**SUPPLIED TEXT**
# Oebt



## Shanji (Jun 6, 2012)

hello 
Anyone in the GTA have OEBT for sell , i know that AI carry OEBT but they are very expansive.


----------



## randy (Jan 29, 2012)

Shanji said:


> hello
> Anyone in the GTA have OEBT for sell , i know that AI carry OEBT but they are very expansive.


First of all, I think wanted threads should be post in the marketplace forum.

OEBTs are expensive anywhere you look in Canada at the moment. To be honest, you don't find them in many places. AI's OEBTs are at breeding age so that price isn't too too bad, plus you don't run the risk of shipping in this hot weather. They don't have many left so many you can try to get a deal if you get the remaining ones.

mr_bako @ shrimp fever had some, not sure if he still has any left. You can pm him to ask.


----------



## Shanji (Jun 6, 2012)

mr_bako is same price as AI , his price have to add tax 
anyone have any in the price range of $12 to 15


----------



## randy (Jan 29, 2012)

**SUPPLIED RECORDS**
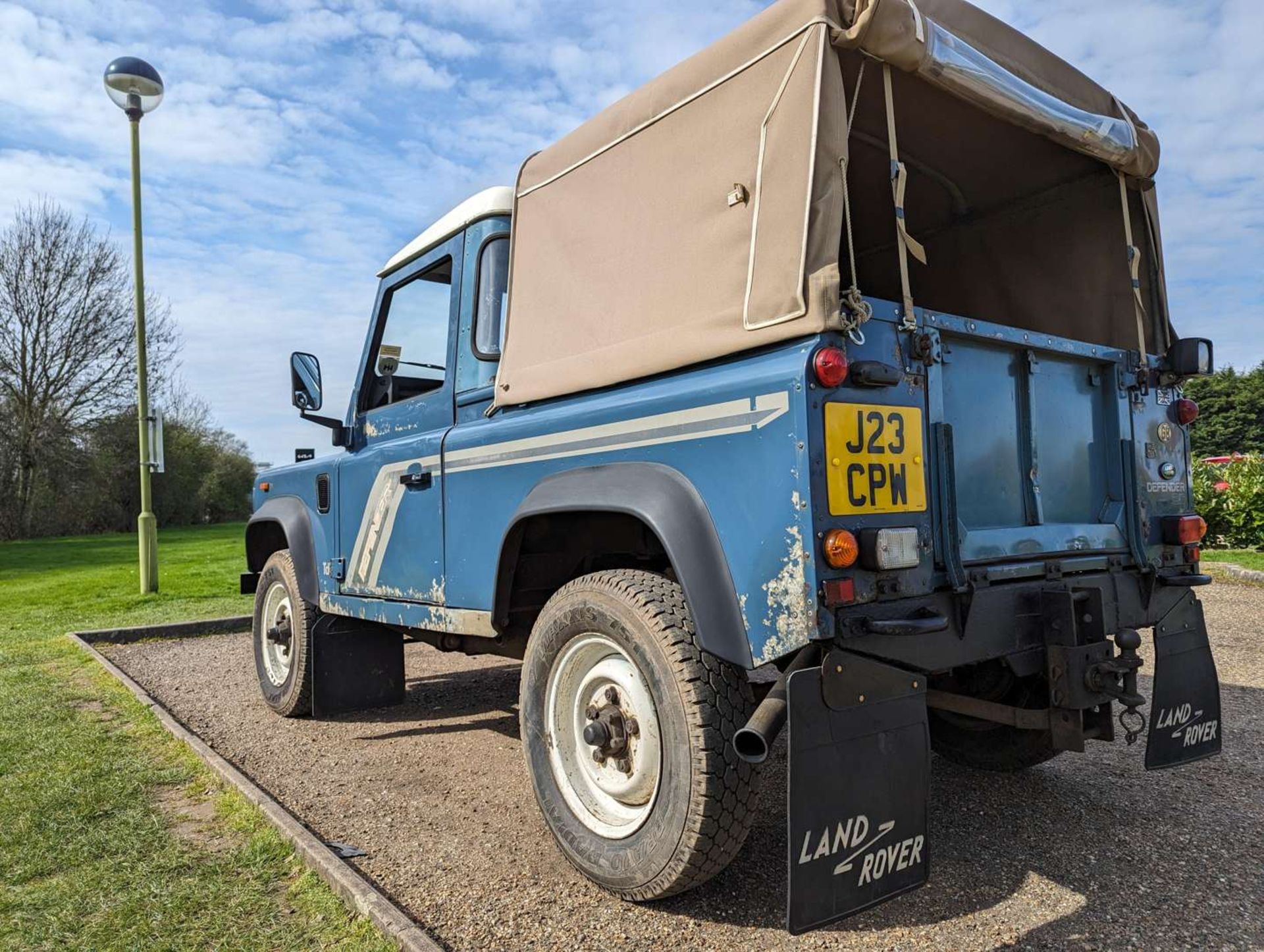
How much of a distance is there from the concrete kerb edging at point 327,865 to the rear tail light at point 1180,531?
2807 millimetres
---
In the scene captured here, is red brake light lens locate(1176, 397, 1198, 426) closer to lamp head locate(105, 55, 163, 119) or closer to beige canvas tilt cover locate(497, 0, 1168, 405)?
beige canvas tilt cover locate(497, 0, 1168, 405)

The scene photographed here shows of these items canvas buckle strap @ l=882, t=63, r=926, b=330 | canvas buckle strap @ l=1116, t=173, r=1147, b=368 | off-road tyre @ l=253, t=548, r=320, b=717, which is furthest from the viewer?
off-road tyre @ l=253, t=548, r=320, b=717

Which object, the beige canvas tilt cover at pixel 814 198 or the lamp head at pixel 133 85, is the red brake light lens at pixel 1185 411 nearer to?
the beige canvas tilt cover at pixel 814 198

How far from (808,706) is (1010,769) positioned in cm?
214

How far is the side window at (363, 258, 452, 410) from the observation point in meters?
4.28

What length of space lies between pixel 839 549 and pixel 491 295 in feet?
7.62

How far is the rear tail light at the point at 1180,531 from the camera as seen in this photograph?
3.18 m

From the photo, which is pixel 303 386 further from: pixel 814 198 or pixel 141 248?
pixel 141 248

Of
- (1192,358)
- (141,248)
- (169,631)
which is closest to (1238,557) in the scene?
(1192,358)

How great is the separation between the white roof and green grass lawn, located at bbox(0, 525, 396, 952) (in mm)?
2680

**PROBLEM**
Write the next part of the forum thread about buying OEBT shrimp, picking up right where it stops.

**THE ANSWER**
I bought from states a while back, 10 for $99 but the colour isn't as good as AI's and the size was really small (less than 1cm), plus you need to pay a lot for shipping/tax and risk associated with shipping. I think unless $$ is really tight I'd get AI's for sure. Fact is I did get 5 from them 2.5 weeks ago and some should be berried any day now.

A few of the members here are breeding OEBTs, maybe someone has extras to share. How many are you looking for?

PS: welcome to the forum, tell us more about your shrimpping experience, what you have etc.


----------



## Shanji (Jun 6, 2012)

right now i have mostly red crystal shrimp and a few black crystal 
and i want to get a few OEBT depending on the price i guess


----------



## randy (Jan 29, 2012)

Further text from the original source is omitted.